> WRITTEN INSTRUCTION
Below are records; reproduce exactly the lines from the one containing "If choosing from" through the end, both included, and only those.

____ TASK INPUTS

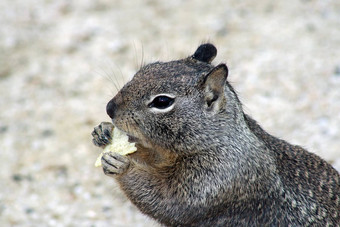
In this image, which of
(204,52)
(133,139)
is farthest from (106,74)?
(133,139)

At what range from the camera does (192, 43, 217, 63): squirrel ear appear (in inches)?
166

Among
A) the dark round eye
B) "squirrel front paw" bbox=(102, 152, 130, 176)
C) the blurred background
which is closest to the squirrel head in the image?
the dark round eye

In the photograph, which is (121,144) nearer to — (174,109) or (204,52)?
(174,109)

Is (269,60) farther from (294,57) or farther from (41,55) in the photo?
(41,55)

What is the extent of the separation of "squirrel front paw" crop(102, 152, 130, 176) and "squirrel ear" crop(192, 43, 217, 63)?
2.79ft

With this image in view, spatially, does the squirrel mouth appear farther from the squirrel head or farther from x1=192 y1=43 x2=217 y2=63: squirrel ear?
x1=192 y1=43 x2=217 y2=63: squirrel ear

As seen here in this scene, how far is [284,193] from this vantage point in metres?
3.90

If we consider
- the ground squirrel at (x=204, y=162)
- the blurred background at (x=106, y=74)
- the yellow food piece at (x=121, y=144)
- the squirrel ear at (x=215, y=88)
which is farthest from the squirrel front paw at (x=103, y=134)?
the blurred background at (x=106, y=74)

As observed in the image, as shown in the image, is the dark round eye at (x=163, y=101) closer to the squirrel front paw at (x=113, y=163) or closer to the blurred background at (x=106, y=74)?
the squirrel front paw at (x=113, y=163)

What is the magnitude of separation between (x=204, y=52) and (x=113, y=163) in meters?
0.97

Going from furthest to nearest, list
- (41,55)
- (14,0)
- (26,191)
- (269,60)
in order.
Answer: (14,0)
(41,55)
(269,60)
(26,191)

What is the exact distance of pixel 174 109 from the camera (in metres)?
3.81

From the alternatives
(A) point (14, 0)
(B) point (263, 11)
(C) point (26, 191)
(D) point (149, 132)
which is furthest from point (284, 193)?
(A) point (14, 0)

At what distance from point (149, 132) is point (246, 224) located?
0.83m
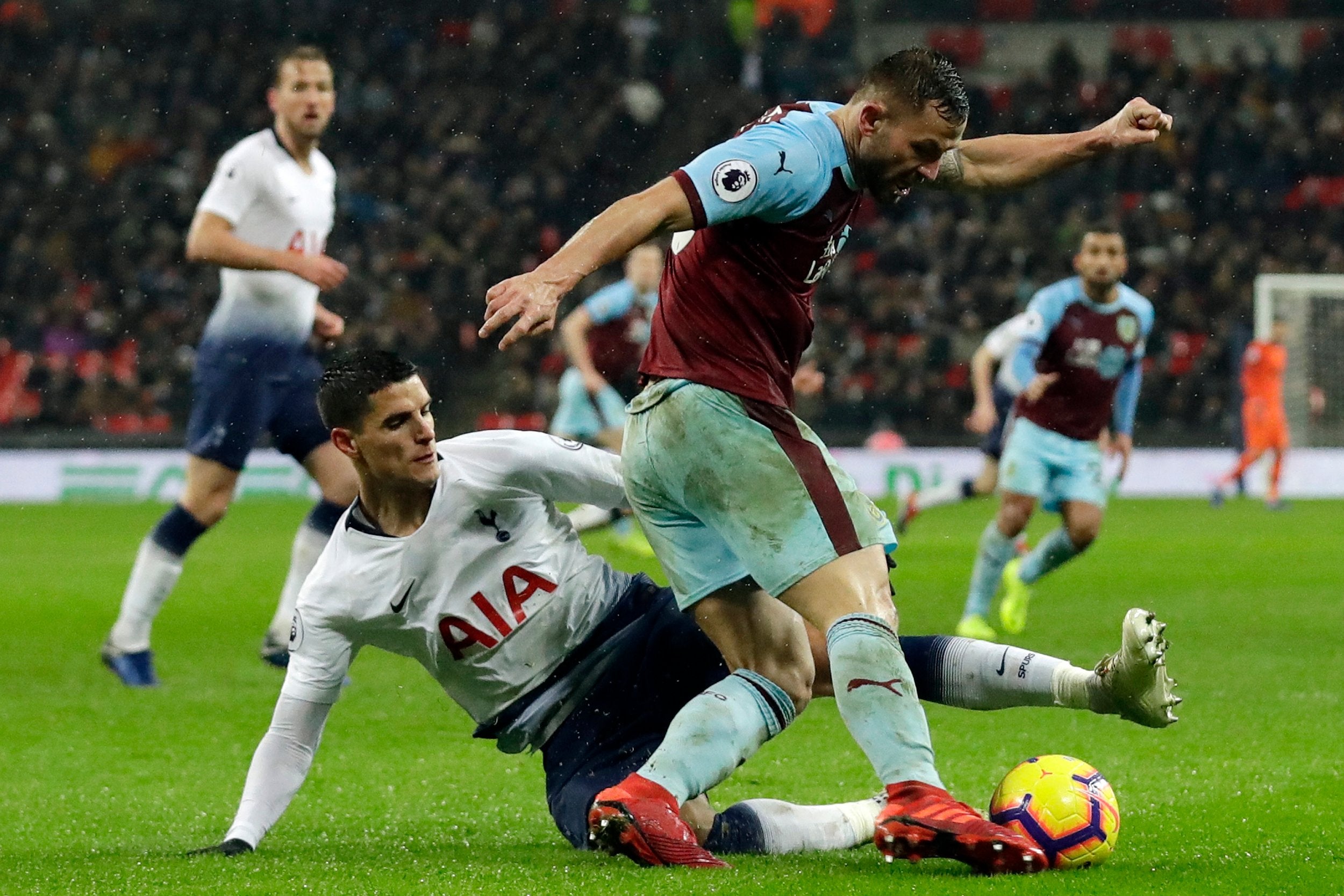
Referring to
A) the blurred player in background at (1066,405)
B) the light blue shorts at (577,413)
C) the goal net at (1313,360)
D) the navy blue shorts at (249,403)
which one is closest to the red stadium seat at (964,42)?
the goal net at (1313,360)

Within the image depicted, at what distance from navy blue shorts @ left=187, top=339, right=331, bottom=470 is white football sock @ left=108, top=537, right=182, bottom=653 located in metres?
0.45

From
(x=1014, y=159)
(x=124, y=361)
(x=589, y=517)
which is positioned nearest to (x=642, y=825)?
(x=1014, y=159)

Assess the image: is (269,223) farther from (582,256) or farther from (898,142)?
(582,256)

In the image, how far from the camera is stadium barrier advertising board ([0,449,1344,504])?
20.0 metres

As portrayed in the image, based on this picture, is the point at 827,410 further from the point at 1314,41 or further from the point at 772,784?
the point at 772,784

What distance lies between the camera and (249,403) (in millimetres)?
7578

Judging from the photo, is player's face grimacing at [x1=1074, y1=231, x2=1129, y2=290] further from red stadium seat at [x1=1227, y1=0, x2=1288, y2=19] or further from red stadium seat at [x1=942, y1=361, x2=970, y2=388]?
red stadium seat at [x1=1227, y1=0, x2=1288, y2=19]

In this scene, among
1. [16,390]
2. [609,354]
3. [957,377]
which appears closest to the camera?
[609,354]

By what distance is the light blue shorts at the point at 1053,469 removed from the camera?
29.9 feet

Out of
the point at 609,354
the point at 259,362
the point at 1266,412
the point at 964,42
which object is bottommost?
the point at 1266,412

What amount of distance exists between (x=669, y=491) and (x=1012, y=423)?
5672 mm

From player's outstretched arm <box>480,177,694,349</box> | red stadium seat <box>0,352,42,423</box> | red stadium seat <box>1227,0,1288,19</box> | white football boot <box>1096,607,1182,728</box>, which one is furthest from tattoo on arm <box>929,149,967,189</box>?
red stadium seat <box>1227,0,1288,19</box>

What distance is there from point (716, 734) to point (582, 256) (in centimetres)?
107

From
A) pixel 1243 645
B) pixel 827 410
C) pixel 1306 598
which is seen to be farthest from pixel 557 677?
pixel 827 410
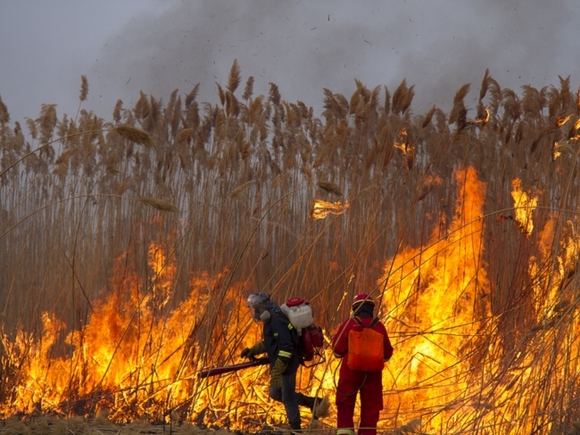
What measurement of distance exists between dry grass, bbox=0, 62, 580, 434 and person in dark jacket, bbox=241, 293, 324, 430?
421 millimetres

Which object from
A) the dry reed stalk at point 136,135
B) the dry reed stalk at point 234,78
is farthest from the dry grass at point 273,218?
the dry reed stalk at point 136,135

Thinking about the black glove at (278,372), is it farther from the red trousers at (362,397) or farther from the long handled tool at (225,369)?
the red trousers at (362,397)

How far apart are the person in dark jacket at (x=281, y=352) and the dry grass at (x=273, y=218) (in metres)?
0.42

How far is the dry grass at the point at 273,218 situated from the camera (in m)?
6.03

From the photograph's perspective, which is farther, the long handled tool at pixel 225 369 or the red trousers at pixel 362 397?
the long handled tool at pixel 225 369

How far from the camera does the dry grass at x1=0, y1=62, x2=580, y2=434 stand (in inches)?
237

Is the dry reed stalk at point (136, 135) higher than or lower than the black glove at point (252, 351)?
higher

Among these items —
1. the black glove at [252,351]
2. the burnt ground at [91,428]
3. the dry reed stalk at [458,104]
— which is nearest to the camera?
the burnt ground at [91,428]

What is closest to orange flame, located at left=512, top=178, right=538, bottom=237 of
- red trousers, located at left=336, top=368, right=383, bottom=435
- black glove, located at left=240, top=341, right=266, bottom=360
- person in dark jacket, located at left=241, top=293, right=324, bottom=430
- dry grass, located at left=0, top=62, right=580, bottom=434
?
dry grass, located at left=0, top=62, right=580, bottom=434

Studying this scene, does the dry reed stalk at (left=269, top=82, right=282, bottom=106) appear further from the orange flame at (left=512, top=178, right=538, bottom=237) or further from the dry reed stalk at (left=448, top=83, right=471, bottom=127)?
the orange flame at (left=512, top=178, right=538, bottom=237)

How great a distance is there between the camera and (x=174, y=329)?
636cm

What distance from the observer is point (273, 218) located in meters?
7.05

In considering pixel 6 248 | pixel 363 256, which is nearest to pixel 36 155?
pixel 6 248

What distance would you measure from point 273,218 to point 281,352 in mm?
1946
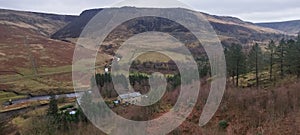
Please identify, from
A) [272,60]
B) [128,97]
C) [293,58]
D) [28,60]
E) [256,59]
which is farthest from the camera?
[28,60]

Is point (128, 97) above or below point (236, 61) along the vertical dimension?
below

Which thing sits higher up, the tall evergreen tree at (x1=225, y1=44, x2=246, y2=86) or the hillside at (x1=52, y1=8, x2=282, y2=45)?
the hillside at (x1=52, y1=8, x2=282, y2=45)

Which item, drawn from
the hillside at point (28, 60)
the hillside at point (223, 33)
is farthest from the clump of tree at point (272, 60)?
the hillside at point (223, 33)

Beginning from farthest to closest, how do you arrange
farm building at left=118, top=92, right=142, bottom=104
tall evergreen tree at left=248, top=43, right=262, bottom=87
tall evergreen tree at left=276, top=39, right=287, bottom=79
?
1. farm building at left=118, top=92, right=142, bottom=104
2. tall evergreen tree at left=248, top=43, right=262, bottom=87
3. tall evergreen tree at left=276, top=39, right=287, bottom=79

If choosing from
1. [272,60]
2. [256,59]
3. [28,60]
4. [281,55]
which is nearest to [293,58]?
[281,55]

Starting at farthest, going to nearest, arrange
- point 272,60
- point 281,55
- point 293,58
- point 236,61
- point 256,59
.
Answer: point 272,60, point 256,59, point 236,61, point 281,55, point 293,58

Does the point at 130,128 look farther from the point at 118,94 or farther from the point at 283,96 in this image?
the point at 118,94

________

> FINAL ANSWER
If choosing from
1. [272,60]
2. [256,59]
3. [28,60]
4. [281,55]
which is nearest to [293,58]?
[281,55]

Starting at farthest, going to nearest, arrange
- point 272,60
- point 281,55
- point 293,58
- point 236,61
- point 256,59
.
Answer: point 272,60, point 256,59, point 236,61, point 281,55, point 293,58

Does the point at 130,128 look farther from the point at 118,94 or farther from the point at 283,96 in this image?
the point at 118,94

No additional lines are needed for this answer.